- **What you are asked to do**
Resume the passage below about Quinn's career in New York City politics, picking up right after its final sentence.

- **Text for analysis**
━━━━━━
After Duane moved to Albany in 1999, she inherited his district, which includes the Manhattan West Side neighborhoods of Greenwich Village, Chelsea and Hell’s Kitchen, as well as parts of Soho and, on the east side, part of tony Murray Hill. Quinn’s colleagues overwhelmingly elected her speaker in 2006, the second-most powerful position in city government after the mayor.
Controversial Stands By a Powerful Politician
While Quinn has clearly shattered the glass ceiling of New York City politics, she has also cultivated a growing list of detractors. They oppose her stances on contentious issues, most notably her vigorous backing of an extension of the city’s term limits - passed not once but twice by the city’s voters - that allowed her, Mayor Michael Bloomberg and other incumbents to run for a third term in 2009. A City Council slush fund scandal that erupted in 2008 also hurt her reputation. Quinn came under fire for her failure to thwart the closure of St. Vincent’s Hospital, a pioneer institution servicing people with AIDS and the only hospital in Greenwich Village. She alienated First Amendment advocates when she backed a New York Police Department policy that requires groups of more than 50 people to obtain a permit to assemble. In addition, she angered her gay constituents by fighting against the increase in clubs sprouting up across West Chelsea - especially the notorious Limelight, now closed.
━━━━━━
- **Information supplied**
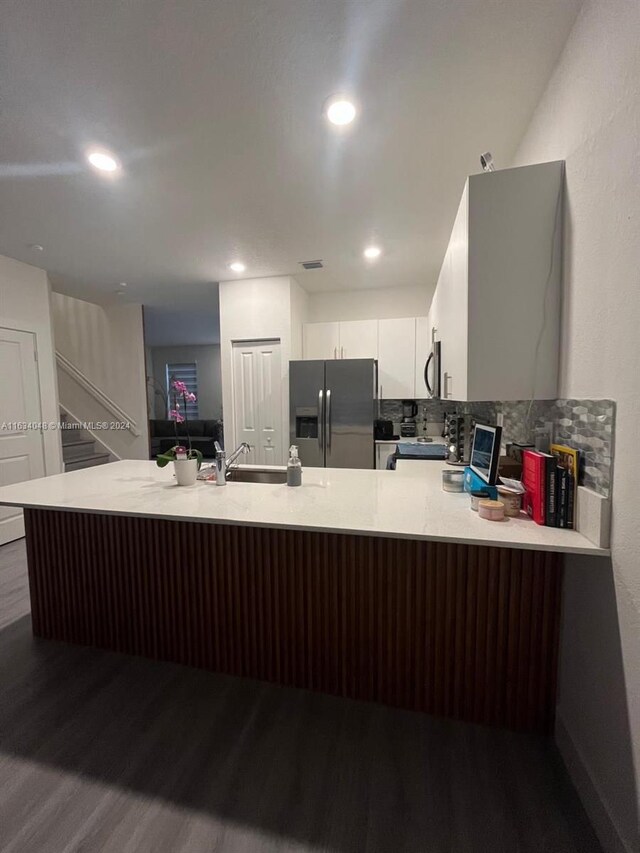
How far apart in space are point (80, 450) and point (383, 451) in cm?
408

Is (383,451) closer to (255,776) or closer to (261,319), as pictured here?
(261,319)

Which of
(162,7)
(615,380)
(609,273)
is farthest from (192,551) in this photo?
(162,7)

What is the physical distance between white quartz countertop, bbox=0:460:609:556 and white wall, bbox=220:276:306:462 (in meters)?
1.91

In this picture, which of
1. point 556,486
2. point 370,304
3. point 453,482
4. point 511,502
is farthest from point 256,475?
point 370,304

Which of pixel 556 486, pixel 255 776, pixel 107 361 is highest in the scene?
pixel 107 361

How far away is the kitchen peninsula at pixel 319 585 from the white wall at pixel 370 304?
288 centimetres

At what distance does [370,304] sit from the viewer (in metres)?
4.34

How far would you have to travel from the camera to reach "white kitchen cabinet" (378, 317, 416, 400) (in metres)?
3.82

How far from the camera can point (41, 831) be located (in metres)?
1.07

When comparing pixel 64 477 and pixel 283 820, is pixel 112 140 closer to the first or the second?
pixel 64 477

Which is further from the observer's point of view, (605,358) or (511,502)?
(511,502)

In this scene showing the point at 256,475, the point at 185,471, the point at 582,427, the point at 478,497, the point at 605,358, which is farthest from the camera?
the point at 256,475

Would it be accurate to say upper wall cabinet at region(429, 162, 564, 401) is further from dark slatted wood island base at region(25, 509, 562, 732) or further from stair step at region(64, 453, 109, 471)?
stair step at region(64, 453, 109, 471)

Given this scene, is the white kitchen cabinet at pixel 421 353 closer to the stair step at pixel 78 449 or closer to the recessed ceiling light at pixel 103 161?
the recessed ceiling light at pixel 103 161
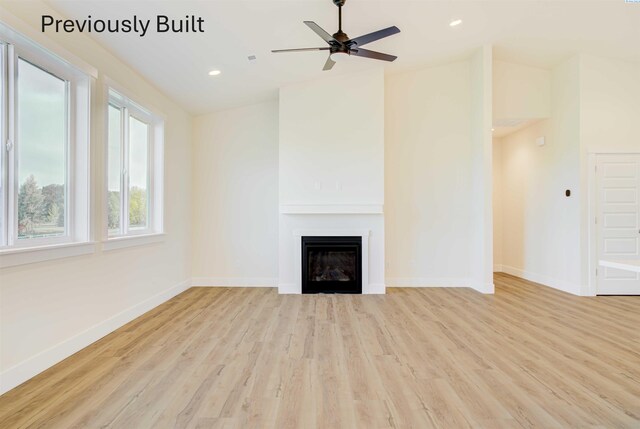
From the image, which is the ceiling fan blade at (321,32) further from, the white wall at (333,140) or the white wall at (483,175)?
the white wall at (483,175)

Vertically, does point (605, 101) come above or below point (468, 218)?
above

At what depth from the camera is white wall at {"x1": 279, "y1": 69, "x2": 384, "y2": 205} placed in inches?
189

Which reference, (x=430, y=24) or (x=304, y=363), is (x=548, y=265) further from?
(x=304, y=363)

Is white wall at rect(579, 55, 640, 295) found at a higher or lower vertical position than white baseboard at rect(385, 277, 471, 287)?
higher

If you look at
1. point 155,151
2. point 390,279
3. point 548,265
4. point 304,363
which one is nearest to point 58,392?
point 304,363

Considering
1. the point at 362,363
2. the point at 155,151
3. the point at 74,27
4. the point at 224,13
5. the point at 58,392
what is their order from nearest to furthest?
the point at 58,392 → the point at 362,363 → the point at 74,27 → the point at 224,13 → the point at 155,151

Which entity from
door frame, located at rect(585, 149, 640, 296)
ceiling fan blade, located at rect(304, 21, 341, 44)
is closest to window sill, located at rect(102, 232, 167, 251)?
ceiling fan blade, located at rect(304, 21, 341, 44)

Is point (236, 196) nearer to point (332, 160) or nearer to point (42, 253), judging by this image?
point (332, 160)

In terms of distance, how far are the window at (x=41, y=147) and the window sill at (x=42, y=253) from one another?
0.10 m

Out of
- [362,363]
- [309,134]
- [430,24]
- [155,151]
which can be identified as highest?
[430,24]

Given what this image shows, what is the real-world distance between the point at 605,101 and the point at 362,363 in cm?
516

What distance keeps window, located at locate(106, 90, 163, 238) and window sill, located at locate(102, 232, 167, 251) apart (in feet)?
0.47

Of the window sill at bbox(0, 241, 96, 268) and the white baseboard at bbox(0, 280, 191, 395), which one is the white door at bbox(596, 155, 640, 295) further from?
the window sill at bbox(0, 241, 96, 268)

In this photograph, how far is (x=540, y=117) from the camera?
524 centimetres
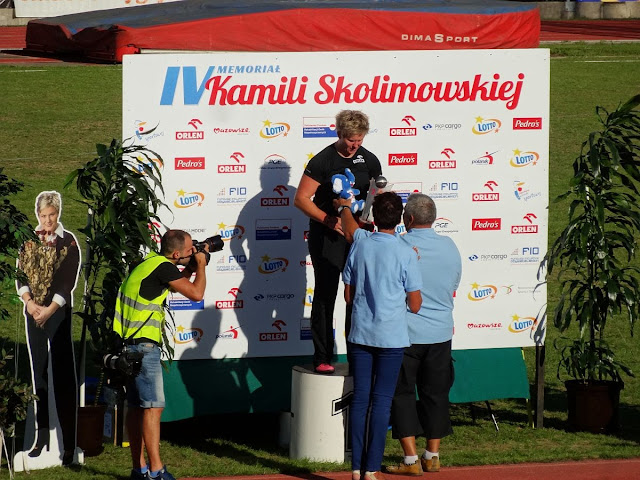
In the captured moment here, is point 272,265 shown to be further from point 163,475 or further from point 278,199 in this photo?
point 163,475

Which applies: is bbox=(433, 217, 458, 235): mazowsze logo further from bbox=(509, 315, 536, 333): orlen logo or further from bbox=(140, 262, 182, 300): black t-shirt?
bbox=(140, 262, 182, 300): black t-shirt

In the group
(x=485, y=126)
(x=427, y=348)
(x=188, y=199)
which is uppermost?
(x=485, y=126)

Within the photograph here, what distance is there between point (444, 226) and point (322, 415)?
1.95 m

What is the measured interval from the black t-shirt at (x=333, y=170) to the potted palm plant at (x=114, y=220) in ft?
3.77

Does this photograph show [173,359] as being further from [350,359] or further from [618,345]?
[618,345]

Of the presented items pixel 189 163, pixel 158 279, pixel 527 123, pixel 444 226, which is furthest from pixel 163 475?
pixel 527 123

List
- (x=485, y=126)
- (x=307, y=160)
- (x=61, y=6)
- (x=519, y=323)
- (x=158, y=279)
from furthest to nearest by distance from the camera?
(x=61, y=6) → (x=519, y=323) → (x=485, y=126) → (x=307, y=160) → (x=158, y=279)

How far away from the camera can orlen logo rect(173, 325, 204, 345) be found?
29.4 feet

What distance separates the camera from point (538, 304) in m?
9.62

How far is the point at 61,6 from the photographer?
3459 centimetres

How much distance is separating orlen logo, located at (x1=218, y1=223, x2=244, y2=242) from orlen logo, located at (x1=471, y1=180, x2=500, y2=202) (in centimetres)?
191

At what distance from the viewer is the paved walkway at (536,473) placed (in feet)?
26.7

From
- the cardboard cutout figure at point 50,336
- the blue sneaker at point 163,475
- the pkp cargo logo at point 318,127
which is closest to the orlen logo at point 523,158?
the pkp cargo logo at point 318,127

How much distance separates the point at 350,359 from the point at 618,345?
5.05 meters
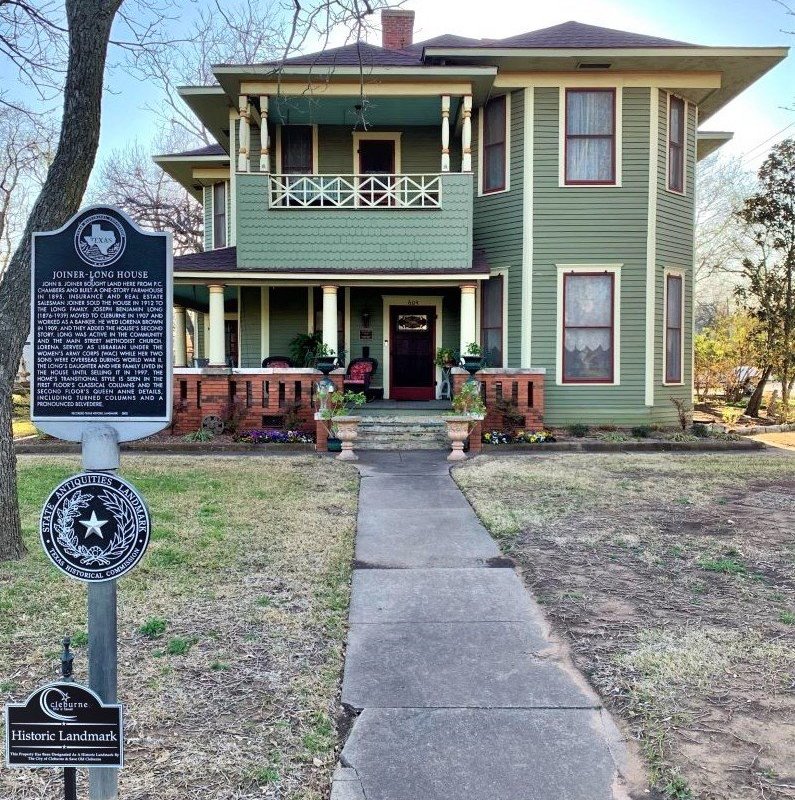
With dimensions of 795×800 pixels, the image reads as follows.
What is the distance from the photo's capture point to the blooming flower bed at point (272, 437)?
1205cm

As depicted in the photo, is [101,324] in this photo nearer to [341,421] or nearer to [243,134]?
[341,421]

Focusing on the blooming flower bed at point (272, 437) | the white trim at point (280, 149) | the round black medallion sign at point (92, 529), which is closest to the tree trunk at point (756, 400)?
the blooming flower bed at point (272, 437)

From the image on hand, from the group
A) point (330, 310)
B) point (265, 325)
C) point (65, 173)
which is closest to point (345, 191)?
point (330, 310)

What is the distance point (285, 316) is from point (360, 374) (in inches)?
95.9

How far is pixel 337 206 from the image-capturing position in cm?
1330

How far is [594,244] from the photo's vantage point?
13602 millimetres

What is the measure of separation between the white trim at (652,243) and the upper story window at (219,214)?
407 inches

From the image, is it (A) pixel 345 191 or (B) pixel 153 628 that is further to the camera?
(A) pixel 345 191

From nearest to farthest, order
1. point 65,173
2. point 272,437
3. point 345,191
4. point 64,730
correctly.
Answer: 1. point 64,730
2. point 65,173
3. point 272,437
4. point 345,191

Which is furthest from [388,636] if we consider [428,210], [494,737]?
[428,210]

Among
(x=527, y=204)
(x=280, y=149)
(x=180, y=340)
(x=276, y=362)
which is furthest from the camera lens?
(x=180, y=340)

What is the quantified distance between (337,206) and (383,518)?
828 cm

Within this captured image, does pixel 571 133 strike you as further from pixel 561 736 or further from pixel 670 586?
pixel 561 736

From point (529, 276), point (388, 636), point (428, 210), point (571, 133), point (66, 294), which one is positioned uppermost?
point (571, 133)
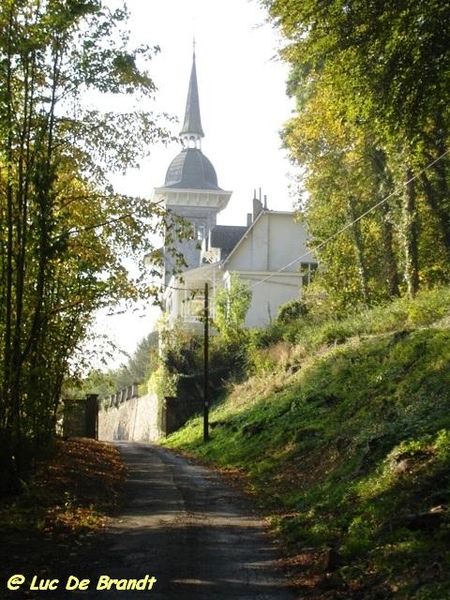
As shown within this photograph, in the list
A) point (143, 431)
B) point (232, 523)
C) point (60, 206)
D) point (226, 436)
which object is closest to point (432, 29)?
point (60, 206)

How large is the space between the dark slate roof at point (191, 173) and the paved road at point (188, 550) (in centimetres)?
5877

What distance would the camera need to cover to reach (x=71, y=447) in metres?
24.0

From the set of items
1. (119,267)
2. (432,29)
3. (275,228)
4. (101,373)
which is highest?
(275,228)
━━━━━━
- **Solved exercise**
Bloomberg’s apparent efforts to groom Quinn as his heir apparent have certainly not curried favor among progressive Democrats who comprise the bulk of her base. They have long mocked Bloomberg as a party-jumping plutocrat who bought the mayoralty with his personal fortune. But Quinn has developed a close personal and professional relationship with the billionaire mayor. In August,
the New York Times Bloomberg’s strong preference for Quinn to succeed him as "the worst-kept secret in City Hall."
In many eyes, Quinn has morphed from an activist to a member of the political establishment who puts business interests first. Most recently, she has come in for severe criticism for not backing a "living wage" bill. As the Times put it, "To critics, she is Mr. Bloomberg’s lapdog and a sellout to business." But her supporters point out that, to win office in such a large, diverse city, a would-be mayor has to appeal to a broad spectrum of constituencies, from Upper West Side liberals to Hasidic Jews in Brooklyn.
"It’s very important to have LGBT representation in terms of both qualified candidates and competent officials," said Yetta Kurland, a civil rights lawyer who ran against Quinn in the 2009 Democratic primary that pit the two out lesbians against other. Then again, the idea two such people would run against each other is not so surprising in a district that identifies as LGBT to the 30th percentile. Quinn received 52 percent of the vote in that election. Kurland’s 31 percent was seen as a rebuff by many constituents of what they consider her increasingly close ties to the city’s business establishment and Bloomberg himself. (Third candidate Maria Pessannante-Derr won the other 16 percent of the vote.)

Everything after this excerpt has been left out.